*Input for this task:*
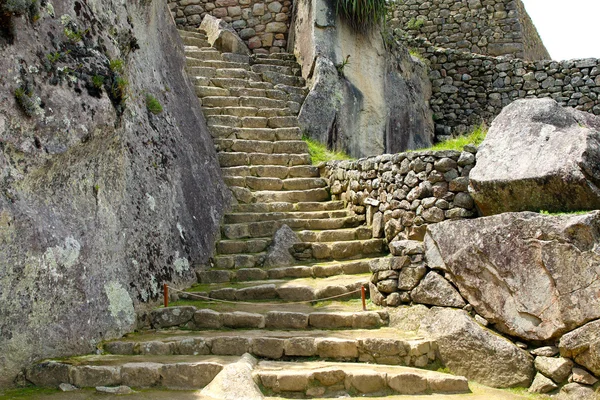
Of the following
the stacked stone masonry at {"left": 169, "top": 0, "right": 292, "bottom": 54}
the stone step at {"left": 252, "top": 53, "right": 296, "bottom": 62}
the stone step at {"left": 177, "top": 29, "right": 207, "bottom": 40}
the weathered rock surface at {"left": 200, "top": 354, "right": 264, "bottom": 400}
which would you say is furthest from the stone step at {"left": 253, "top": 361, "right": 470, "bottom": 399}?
the stacked stone masonry at {"left": 169, "top": 0, "right": 292, "bottom": 54}

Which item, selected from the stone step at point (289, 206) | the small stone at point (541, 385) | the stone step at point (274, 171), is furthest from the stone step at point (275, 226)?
the small stone at point (541, 385)

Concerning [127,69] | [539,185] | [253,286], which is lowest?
[253,286]

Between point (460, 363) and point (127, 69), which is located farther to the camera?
point (127, 69)

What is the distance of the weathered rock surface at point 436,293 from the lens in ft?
20.1

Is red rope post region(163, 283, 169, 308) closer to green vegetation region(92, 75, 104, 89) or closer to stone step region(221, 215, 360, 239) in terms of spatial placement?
stone step region(221, 215, 360, 239)

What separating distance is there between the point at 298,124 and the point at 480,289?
584 cm

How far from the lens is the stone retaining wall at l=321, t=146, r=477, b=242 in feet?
23.4

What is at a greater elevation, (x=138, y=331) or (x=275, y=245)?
(x=275, y=245)

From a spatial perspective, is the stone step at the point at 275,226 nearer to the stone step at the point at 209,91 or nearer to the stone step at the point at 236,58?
the stone step at the point at 209,91

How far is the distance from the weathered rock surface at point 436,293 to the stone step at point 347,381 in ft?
2.69

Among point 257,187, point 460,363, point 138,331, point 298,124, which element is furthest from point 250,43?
point 460,363

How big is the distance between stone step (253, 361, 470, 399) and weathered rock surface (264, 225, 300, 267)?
8.36 feet

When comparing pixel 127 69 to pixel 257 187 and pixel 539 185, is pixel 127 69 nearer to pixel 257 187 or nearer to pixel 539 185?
pixel 257 187

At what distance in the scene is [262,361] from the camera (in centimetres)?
568
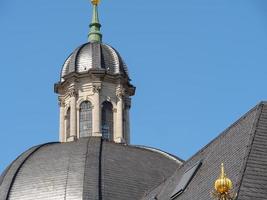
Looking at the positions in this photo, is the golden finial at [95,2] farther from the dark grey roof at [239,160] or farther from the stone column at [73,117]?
the dark grey roof at [239,160]

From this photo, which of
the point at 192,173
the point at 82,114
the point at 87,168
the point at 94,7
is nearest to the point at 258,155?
the point at 192,173

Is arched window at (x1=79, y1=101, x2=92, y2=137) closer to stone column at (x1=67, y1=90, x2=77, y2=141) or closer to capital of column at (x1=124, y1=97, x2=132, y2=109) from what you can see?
stone column at (x1=67, y1=90, x2=77, y2=141)

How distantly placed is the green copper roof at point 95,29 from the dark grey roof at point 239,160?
26070mm

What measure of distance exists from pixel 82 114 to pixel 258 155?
29191 millimetres

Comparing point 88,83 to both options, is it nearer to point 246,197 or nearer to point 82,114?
point 82,114

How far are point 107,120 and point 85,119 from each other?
1282 mm

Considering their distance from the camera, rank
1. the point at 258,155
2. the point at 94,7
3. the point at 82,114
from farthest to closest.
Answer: the point at 94,7 → the point at 82,114 → the point at 258,155

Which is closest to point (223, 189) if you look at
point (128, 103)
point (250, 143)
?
point (250, 143)

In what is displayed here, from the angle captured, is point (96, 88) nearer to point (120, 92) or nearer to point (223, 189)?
point (120, 92)

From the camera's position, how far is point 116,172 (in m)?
43.6

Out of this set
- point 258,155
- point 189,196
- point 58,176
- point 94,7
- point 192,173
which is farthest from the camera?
point 94,7

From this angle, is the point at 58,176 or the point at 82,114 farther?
the point at 82,114

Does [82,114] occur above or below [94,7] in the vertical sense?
below

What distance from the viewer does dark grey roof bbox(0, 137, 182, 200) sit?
42.2 meters
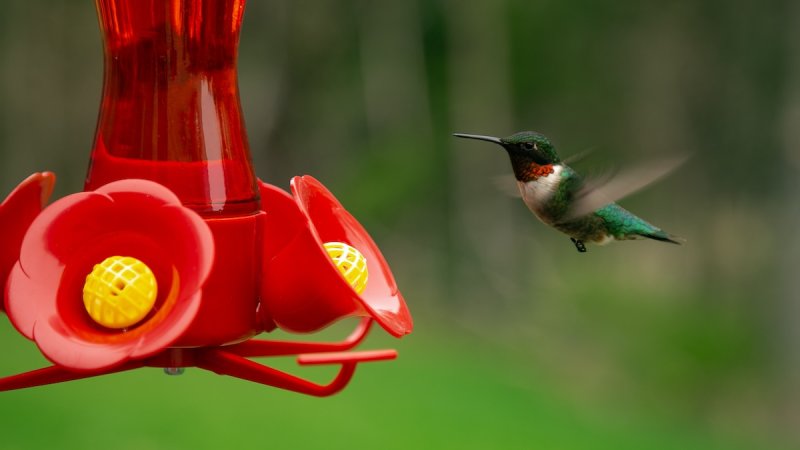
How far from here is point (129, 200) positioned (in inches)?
68.7

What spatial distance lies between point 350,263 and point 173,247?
1.25ft

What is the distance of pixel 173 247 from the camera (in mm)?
1761

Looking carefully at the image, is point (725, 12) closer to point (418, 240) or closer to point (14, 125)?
point (418, 240)

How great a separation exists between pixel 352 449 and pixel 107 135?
3.84 meters

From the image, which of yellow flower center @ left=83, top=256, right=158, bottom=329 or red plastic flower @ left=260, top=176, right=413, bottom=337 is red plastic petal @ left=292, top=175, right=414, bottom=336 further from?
yellow flower center @ left=83, top=256, right=158, bottom=329

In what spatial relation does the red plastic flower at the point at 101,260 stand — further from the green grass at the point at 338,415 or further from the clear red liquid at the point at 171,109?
the green grass at the point at 338,415

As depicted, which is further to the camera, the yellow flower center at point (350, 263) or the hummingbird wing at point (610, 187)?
the hummingbird wing at point (610, 187)

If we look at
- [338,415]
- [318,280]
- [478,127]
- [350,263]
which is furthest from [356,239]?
[478,127]

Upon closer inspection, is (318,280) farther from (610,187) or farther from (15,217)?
(610,187)

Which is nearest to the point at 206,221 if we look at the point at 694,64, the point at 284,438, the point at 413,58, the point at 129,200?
the point at 129,200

*Given request:* Write out the records verbatim, starting with the line that contains "In what spatial" and continuing through the end of the records.

*Output of the task:*
In what spatial relation does the red plastic flower at the point at 101,260 stand — further from the green grass at the point at 338,415 or further from the clear red liquid at the point at 171,109?
the green grass at the point at 338,415

As depicted, which is further to the camera, the yellow flower center at point (350, 263) or the hummingbird wing at point (610, 187)?
the hummingbird wing at point (610, 187)

If we look at
- [338,415]
- [318,280]
- [478,127]
- [350,263]
which is furthest from [356,239]?
[478,127]

Upon closer inspection, is (318,280) farther from (610,187) or farther from (15,217)?
(610,187)

Which is nearest to the point at 206,221 if we look at the point at 694,64, the point at 284,438, the point at 413,58, the point at 129,200?
the point at 129,200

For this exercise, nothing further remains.